#### [Aim of the task]
Look through the data below and show every line that includes "Free".

Data records

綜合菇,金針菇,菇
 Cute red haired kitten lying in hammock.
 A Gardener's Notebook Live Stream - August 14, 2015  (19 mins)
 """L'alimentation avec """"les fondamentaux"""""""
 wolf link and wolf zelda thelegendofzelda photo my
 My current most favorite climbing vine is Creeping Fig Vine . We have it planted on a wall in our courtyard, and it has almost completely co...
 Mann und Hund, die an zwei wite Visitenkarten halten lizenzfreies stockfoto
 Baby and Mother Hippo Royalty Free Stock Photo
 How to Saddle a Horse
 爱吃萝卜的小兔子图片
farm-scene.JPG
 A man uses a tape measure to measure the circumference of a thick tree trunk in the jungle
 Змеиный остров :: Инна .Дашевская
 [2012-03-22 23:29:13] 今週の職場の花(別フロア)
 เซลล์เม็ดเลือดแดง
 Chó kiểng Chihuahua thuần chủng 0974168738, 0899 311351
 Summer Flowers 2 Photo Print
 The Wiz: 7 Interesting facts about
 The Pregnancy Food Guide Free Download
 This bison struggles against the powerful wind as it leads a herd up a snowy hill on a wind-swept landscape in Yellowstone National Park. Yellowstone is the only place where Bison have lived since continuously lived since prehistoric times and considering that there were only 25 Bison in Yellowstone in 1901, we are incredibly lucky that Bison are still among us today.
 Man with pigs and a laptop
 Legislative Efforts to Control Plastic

#### [Task output]
 Baby and Mother Hippo Royalty Free Stock Photo
 The Pregnancy Food Guide Free Download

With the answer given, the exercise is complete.